Pola Miller, an award-winning filmmaker and documentarian who served on the boards of Women in Film and the American Film Institute Associates, died Feb. 8 in Los Angeles. She was 86.
Miller was born Pola Chasman in 1928 in New York City. Both her parents taught English at the University of Maine — her father as a professor — and they later ran a school for continuing education in New York.
After graduating from Emerson College in 1950, Miller moved back to New York and became a freelance journalist, writing for such publications as The New York Times and Village Voice. She also hosted The Spoken Word, a radio show about poets and poetry that aired on classical music station WQXR.
In 1955, she married television director Robert Ellis Miller, whom she had met as a student when she auditioned for his production of The Man Who Came to Dinner, staged while he was president of the Harvard Radcliffe Dramatic Club. He survives her.
In the early 1970s, the couple moved to London, where Miller became the host of a Thames Television show, Americans Abroad, shot on location in various European capitals.

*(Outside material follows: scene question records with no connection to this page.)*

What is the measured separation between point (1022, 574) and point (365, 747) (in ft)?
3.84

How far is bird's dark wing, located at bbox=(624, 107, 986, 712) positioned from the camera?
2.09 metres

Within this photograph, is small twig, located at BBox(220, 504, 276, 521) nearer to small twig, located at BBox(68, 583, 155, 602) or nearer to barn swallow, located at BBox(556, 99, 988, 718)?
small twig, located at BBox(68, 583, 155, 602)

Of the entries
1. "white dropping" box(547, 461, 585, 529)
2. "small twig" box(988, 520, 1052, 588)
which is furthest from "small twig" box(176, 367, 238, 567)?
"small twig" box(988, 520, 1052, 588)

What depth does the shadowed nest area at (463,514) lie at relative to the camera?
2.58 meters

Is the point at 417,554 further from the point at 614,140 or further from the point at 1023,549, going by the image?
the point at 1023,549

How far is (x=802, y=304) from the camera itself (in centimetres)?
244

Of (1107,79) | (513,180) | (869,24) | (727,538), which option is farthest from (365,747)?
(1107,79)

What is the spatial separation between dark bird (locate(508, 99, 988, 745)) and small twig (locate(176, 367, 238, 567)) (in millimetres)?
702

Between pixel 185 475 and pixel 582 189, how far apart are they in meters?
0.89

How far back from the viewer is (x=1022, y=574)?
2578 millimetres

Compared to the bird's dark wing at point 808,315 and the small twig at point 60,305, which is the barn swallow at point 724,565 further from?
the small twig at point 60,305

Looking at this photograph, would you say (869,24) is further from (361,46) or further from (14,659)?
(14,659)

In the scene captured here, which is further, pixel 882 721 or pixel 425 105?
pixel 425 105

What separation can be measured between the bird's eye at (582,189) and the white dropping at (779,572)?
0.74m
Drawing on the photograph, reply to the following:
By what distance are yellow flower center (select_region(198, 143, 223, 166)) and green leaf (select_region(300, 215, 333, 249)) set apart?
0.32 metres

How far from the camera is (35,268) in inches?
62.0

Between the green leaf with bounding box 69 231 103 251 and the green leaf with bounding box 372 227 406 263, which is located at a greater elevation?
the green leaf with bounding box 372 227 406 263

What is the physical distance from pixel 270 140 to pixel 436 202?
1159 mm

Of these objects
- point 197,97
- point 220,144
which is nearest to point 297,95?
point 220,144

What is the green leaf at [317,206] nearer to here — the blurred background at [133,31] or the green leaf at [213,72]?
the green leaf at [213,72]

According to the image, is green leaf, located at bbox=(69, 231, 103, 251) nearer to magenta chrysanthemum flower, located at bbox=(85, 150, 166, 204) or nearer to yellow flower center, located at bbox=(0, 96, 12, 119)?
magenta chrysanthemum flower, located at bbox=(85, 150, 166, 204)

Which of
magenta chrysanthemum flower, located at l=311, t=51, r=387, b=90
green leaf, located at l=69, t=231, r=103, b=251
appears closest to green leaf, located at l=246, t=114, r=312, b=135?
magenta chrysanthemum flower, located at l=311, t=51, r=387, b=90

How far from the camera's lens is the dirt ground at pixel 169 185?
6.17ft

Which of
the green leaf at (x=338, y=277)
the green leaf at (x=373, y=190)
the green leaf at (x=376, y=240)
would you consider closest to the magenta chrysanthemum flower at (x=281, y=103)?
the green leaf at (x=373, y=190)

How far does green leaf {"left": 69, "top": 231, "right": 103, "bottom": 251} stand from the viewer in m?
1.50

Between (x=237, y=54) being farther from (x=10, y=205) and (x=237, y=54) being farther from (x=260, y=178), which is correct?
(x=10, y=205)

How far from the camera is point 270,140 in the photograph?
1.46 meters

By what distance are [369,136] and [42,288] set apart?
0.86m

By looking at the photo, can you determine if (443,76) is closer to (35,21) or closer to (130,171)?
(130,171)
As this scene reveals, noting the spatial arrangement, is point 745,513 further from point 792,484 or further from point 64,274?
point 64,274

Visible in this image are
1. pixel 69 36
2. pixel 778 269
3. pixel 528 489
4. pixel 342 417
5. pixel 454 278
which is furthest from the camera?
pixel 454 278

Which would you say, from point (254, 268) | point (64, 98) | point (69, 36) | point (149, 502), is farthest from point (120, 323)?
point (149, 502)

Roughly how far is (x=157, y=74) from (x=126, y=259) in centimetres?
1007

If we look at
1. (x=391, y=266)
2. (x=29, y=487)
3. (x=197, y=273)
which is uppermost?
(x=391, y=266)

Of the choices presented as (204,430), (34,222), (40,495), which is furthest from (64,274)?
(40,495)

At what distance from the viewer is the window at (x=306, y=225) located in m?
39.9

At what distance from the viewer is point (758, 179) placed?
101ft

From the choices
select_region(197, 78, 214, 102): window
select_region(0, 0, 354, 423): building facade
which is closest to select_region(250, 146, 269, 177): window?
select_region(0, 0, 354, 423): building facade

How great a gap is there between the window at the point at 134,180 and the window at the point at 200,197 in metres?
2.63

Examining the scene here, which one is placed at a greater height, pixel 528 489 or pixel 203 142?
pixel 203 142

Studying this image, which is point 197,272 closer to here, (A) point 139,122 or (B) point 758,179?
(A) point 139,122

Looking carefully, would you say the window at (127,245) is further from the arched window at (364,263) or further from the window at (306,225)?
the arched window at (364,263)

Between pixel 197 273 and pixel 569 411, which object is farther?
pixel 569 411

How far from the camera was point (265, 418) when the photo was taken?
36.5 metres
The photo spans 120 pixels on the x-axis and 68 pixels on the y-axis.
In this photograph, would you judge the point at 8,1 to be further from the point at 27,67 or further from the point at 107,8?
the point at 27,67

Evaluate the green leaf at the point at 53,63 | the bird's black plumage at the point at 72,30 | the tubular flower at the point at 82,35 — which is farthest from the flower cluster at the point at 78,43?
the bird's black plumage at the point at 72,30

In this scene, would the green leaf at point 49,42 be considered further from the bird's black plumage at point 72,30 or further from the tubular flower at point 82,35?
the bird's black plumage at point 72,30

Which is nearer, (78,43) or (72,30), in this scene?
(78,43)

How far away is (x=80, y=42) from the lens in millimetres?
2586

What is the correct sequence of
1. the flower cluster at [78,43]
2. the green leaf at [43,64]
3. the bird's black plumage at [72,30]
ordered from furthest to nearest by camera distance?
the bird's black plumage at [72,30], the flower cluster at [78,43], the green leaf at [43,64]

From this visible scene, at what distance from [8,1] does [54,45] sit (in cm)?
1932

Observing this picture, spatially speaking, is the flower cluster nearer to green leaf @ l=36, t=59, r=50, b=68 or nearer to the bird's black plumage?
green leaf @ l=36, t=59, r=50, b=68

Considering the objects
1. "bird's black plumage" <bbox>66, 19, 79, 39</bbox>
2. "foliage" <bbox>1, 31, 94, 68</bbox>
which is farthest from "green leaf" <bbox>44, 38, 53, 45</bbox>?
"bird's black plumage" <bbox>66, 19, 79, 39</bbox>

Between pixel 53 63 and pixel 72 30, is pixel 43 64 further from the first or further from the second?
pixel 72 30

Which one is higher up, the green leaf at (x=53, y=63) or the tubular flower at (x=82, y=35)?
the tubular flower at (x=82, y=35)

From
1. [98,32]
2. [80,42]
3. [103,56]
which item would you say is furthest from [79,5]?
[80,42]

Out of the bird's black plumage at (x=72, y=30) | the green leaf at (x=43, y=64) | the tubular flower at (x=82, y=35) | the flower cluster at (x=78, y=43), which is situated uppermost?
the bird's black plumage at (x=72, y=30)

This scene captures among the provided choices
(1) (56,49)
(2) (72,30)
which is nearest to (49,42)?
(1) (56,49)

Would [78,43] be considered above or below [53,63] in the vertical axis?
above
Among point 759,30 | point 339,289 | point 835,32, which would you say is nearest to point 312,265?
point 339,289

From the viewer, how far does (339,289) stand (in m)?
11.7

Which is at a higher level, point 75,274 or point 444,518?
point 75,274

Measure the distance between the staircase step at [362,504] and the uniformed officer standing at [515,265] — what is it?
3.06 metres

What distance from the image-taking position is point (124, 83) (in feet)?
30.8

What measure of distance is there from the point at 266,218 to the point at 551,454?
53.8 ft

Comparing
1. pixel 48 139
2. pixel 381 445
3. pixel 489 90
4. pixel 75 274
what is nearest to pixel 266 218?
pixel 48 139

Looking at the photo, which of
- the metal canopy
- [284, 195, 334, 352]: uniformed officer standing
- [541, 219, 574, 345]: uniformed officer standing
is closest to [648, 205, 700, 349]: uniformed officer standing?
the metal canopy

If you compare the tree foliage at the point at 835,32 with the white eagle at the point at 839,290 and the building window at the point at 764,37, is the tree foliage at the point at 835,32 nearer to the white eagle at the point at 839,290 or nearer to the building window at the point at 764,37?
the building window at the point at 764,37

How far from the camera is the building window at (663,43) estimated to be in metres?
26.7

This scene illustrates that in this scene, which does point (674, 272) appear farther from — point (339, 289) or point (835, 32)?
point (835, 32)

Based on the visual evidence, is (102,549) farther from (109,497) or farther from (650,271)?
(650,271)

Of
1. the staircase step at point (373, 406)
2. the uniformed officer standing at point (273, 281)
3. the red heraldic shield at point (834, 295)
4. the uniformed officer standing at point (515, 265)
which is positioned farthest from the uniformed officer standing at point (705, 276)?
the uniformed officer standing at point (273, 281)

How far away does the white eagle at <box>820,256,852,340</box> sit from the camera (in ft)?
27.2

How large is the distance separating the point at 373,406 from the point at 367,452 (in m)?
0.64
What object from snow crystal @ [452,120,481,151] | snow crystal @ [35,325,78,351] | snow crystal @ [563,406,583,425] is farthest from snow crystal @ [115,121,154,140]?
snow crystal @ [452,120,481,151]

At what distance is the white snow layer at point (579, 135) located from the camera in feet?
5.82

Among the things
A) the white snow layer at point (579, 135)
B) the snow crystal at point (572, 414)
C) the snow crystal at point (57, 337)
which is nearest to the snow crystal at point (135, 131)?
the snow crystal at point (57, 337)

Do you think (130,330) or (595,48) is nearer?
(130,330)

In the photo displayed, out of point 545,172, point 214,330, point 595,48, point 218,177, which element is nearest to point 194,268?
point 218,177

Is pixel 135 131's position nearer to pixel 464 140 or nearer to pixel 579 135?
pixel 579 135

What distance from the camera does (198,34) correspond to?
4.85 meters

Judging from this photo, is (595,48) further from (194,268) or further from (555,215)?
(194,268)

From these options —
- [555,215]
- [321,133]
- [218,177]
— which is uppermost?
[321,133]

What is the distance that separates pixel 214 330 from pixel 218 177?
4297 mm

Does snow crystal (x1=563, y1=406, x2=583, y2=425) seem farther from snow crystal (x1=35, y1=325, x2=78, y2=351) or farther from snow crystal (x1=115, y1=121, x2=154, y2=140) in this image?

A few years later, she and her husband returned to the U.S. This time, they were based in Los Angeles, where Robert moved from television into film.
Miller remained his valued collaborator on such pictures as The Heart Is a Lonely Hunter (1968), The Buttercup Chain (1970) and Reuben, Reuben (1983). She recalled the experience of attending Cannes with Buttercup Chain (a competition entry) as one of the highlights of her life.
At the same time, Miller launched her own company, PolaCo Productions, through which she made many well-regarded documentaries, including Fairy Tales for Adults Only, about the sexual themes lurking beneath seemingly innocent fairy tales; Sleep From A to Zzzz, a TV special that focused on dreams, drugs and sleep problems; and Backstage at the Zoo, a 12-part Family Channel series centered on saving endangered animals and the work done by zoologists in researching animal behavior.
She was honored by the Retinitis Pigmentosa Foundation and the National Endowment for the Arts for A Special Kind of Vision, screened as part of her PBS series, Winners.
Miller was especially proud of her efforts on behalf of others in the film industry. She founded and hosted annual screenings of foreign films for the AFI Associates through its Foreign Film Society, working with international filmmakers whose pictures often went on to earn Oscar nominations and Academy Awards. She was widely recognized for her work with Women in Film, whose International Summit Committee she founded.
She also is survived by her brother, physicist Chellis Chasman. A memorial service is being planned.